Stored data entries:
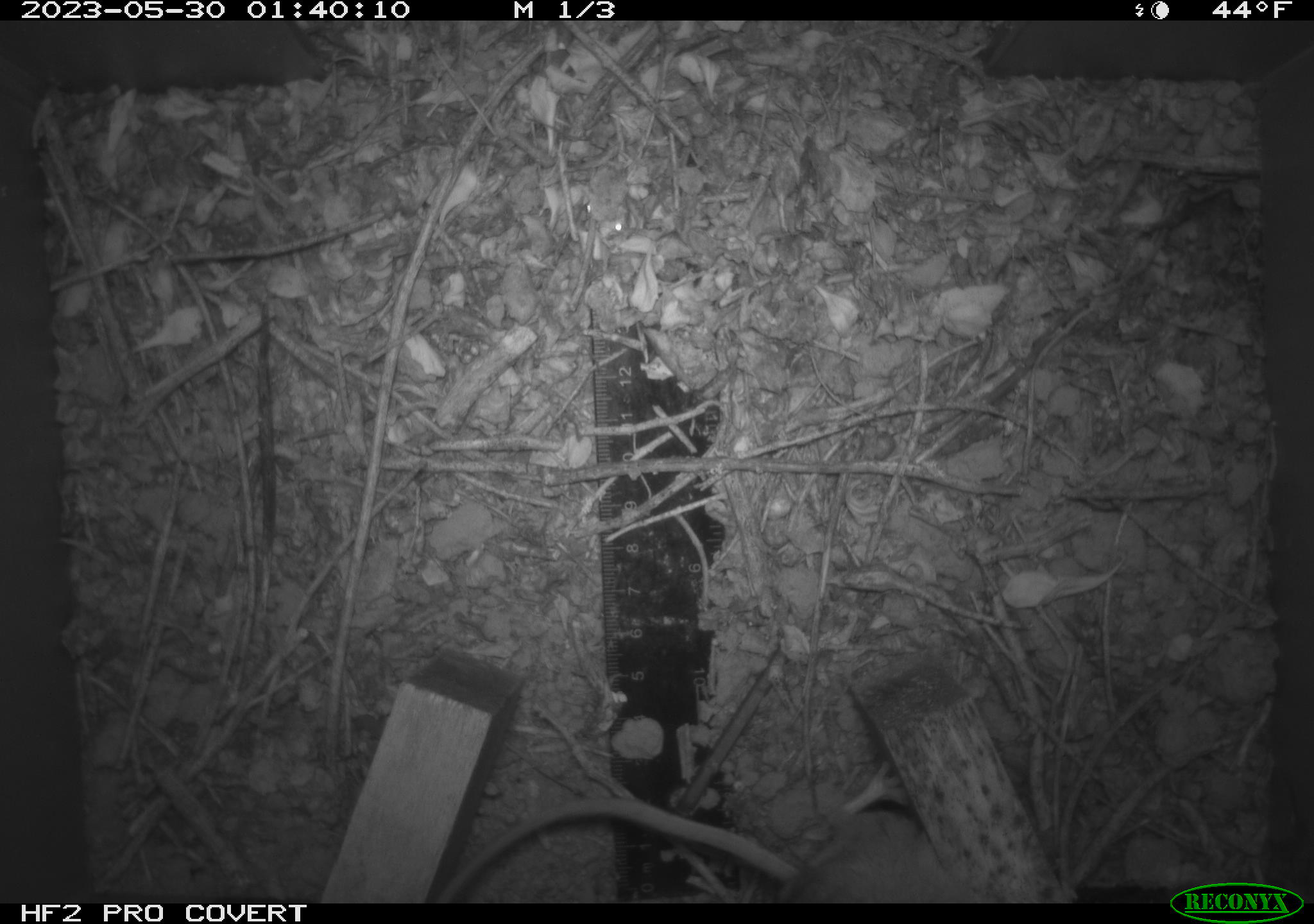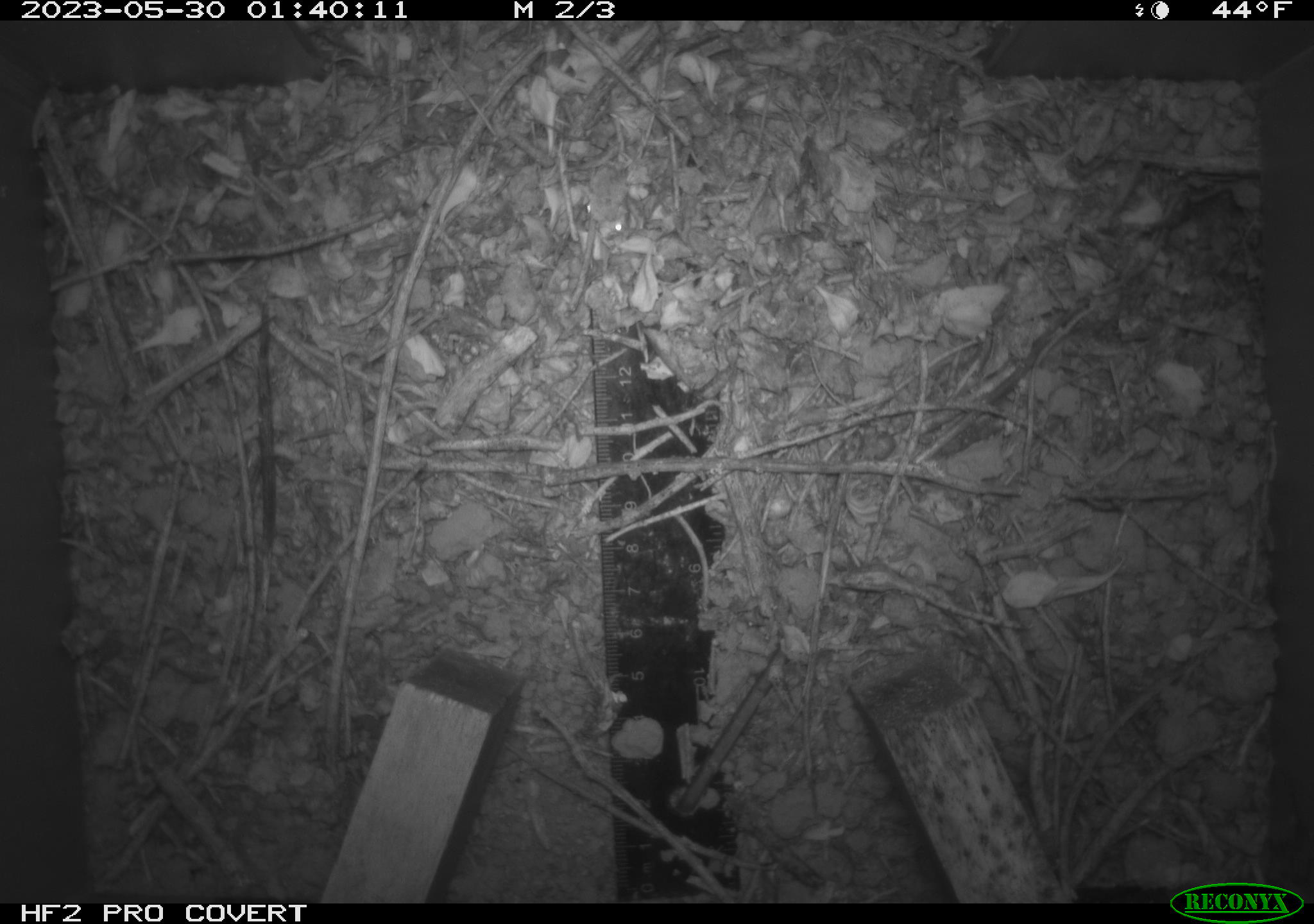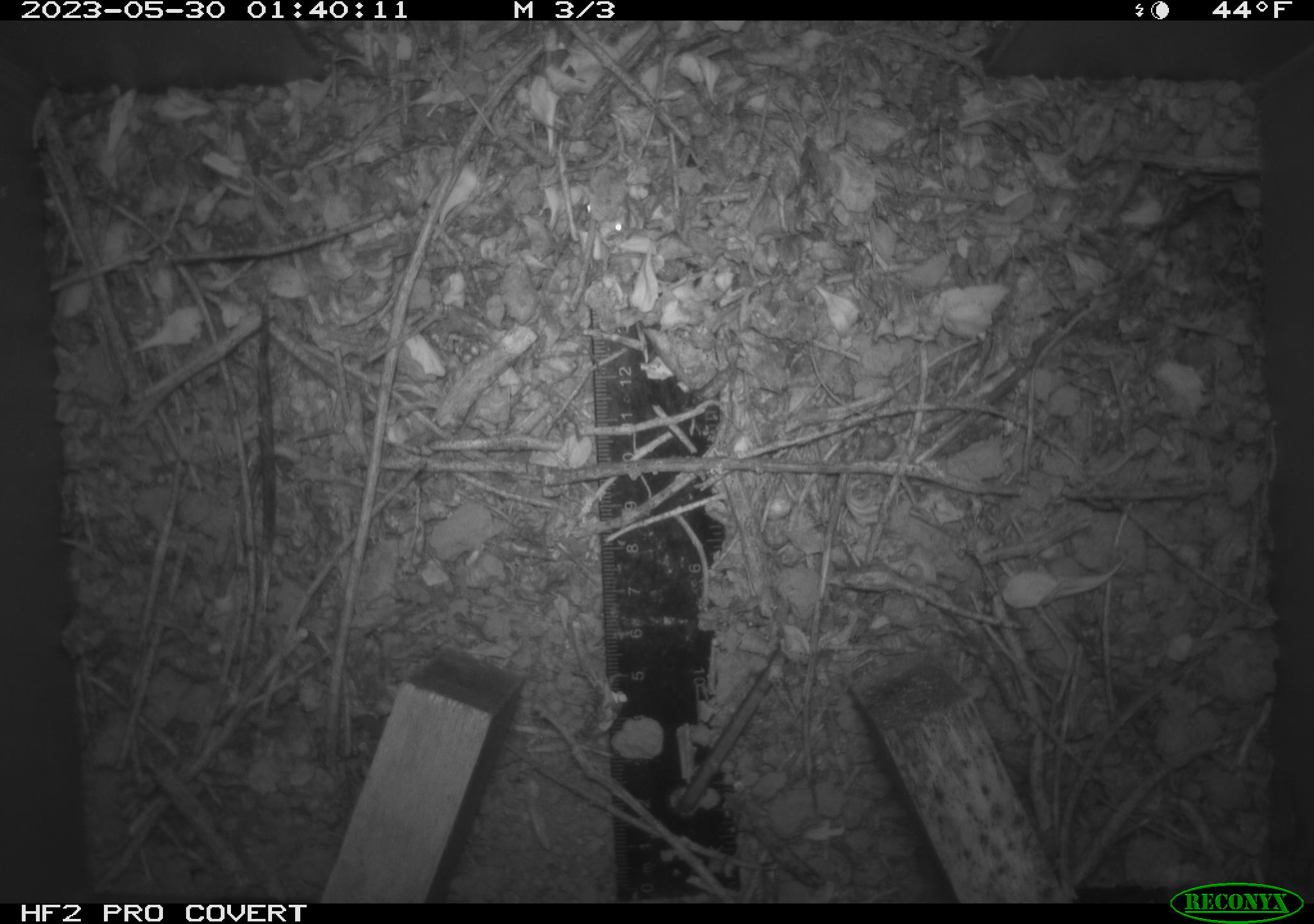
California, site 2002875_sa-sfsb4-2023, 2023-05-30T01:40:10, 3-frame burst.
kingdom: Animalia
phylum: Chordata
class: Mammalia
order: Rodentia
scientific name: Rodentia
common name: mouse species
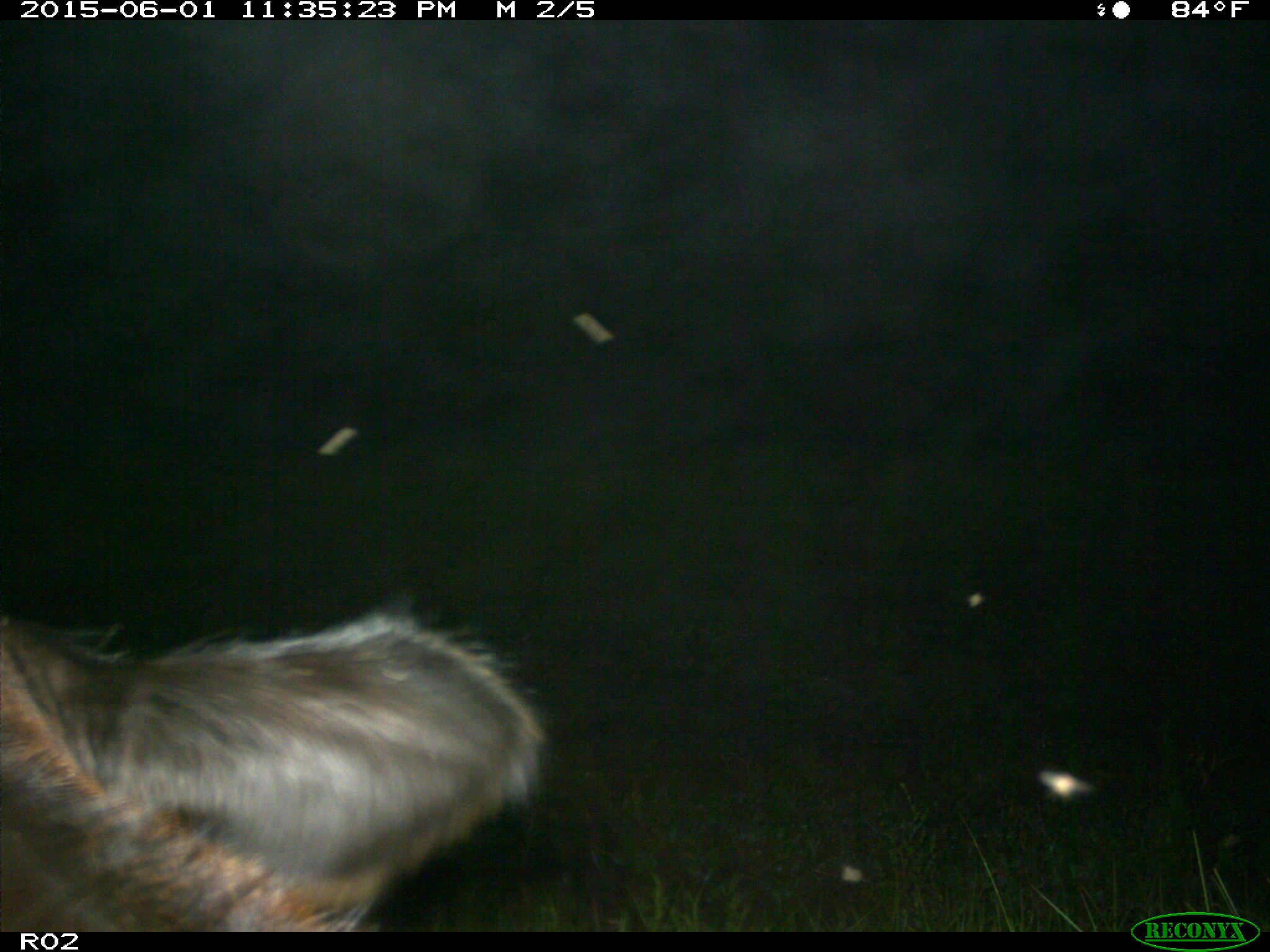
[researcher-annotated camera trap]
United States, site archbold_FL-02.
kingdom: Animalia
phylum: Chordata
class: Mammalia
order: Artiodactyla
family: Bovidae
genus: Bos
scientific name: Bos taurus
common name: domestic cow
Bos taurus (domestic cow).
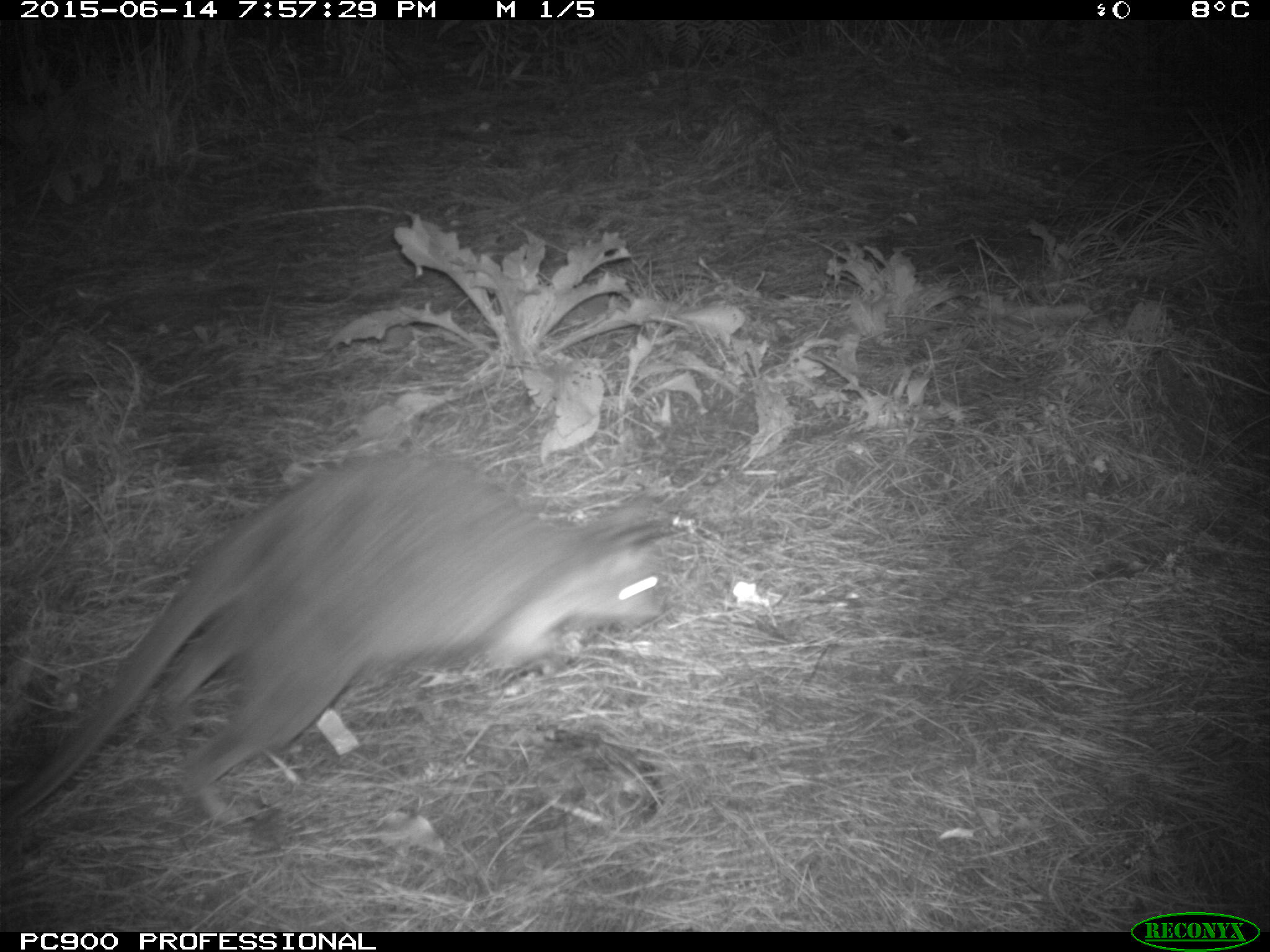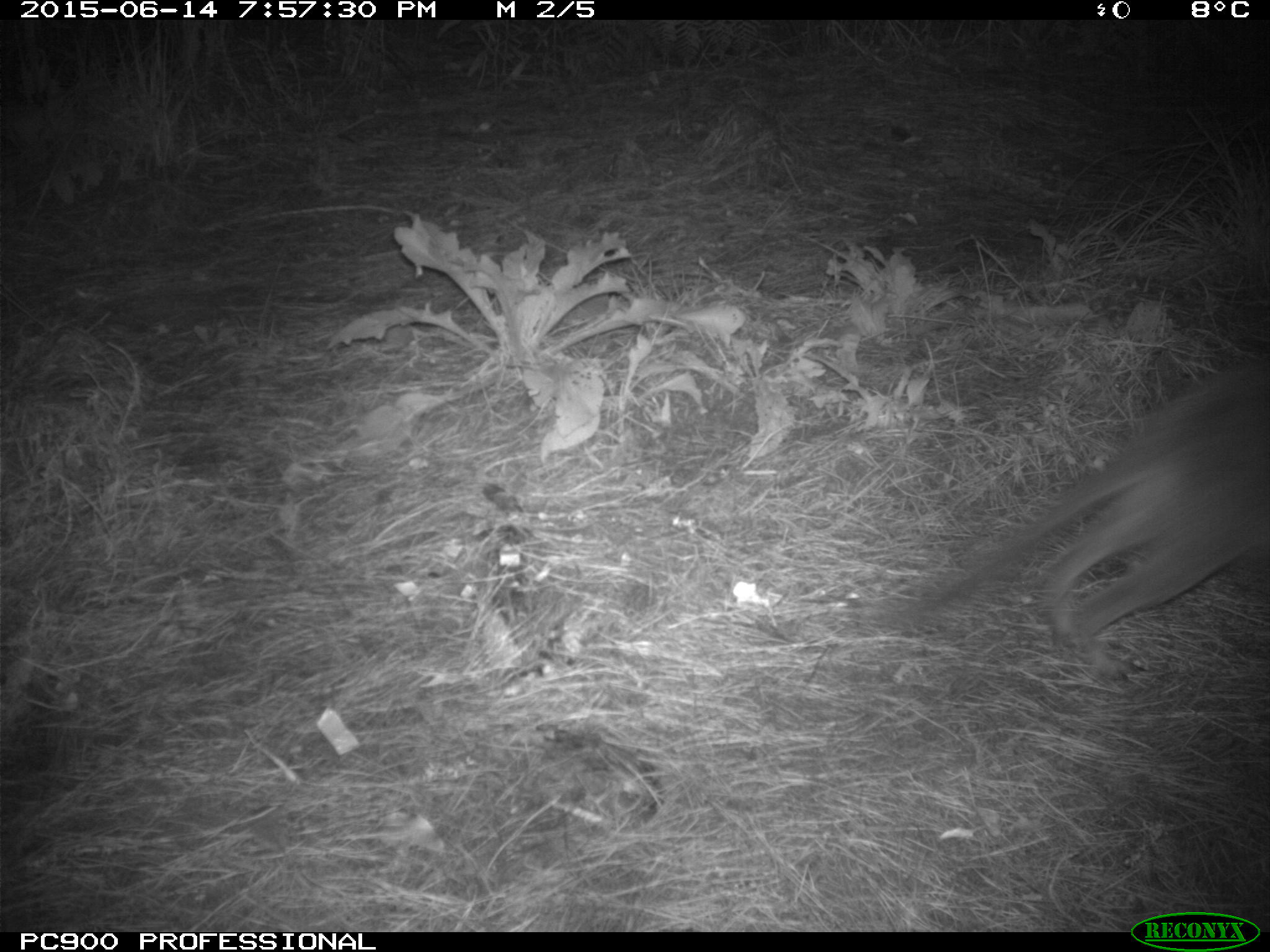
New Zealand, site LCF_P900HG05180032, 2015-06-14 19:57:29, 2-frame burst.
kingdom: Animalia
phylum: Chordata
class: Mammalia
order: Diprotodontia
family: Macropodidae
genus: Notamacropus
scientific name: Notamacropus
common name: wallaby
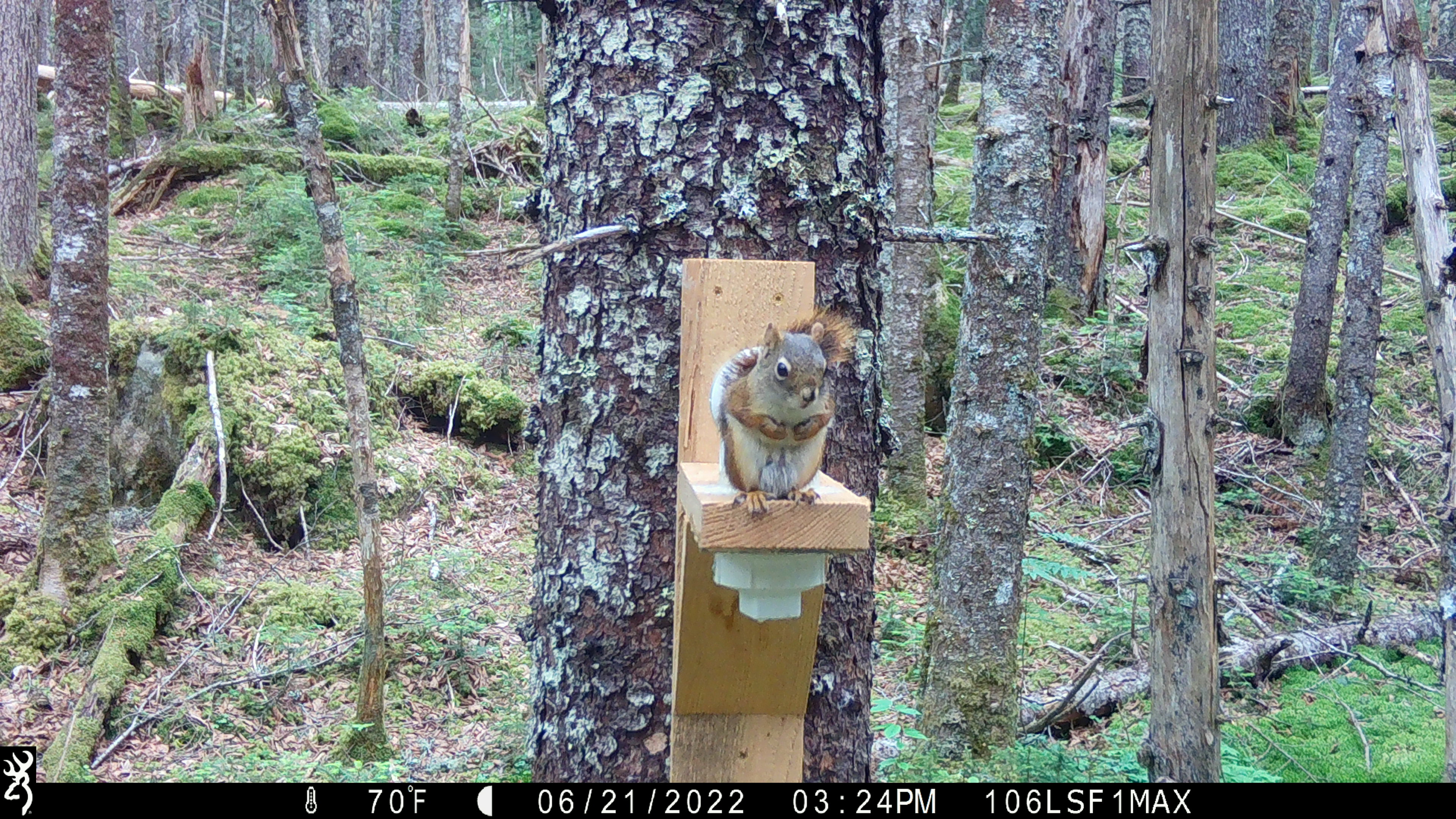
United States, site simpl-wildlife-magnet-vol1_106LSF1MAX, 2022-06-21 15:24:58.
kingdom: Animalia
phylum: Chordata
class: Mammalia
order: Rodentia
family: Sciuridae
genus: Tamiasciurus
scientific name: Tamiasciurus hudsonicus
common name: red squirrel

* Exercise *
Go to the line that contains "order: Artiodactyla" and copy it and every line after it through the end of the entries, exactly, without the pictures.

* Exercise answer *
order: Artiodactyla
family: Bovidae
genus: Bos
scientific name: Bos taurus
common name: domestic cow
Bos taurus (domestic cow).
New Zealand, site LCF_P900HG05180032, 2015-06-14 19:57:29, 2-frame burst.
kingdom: Animalia
phylum: Chordata
class: Mammalia
order: Diprotodontia
family: Macropodidae
genus: Notamacropus
scientific name: Notamacropus
common name: wallaby
United States, site simpl-wildlife-magnet-vol1_106LSF1MAX, 2022-06-21 15:24:58.
kingdom: Animalia
phylum: Chordata
class: Mammalia
order: Rodentia
family: Sciuridae
genus: Tamiasciurus
scientific name: Tamiasciurus hudsonicus
common name: red squirrel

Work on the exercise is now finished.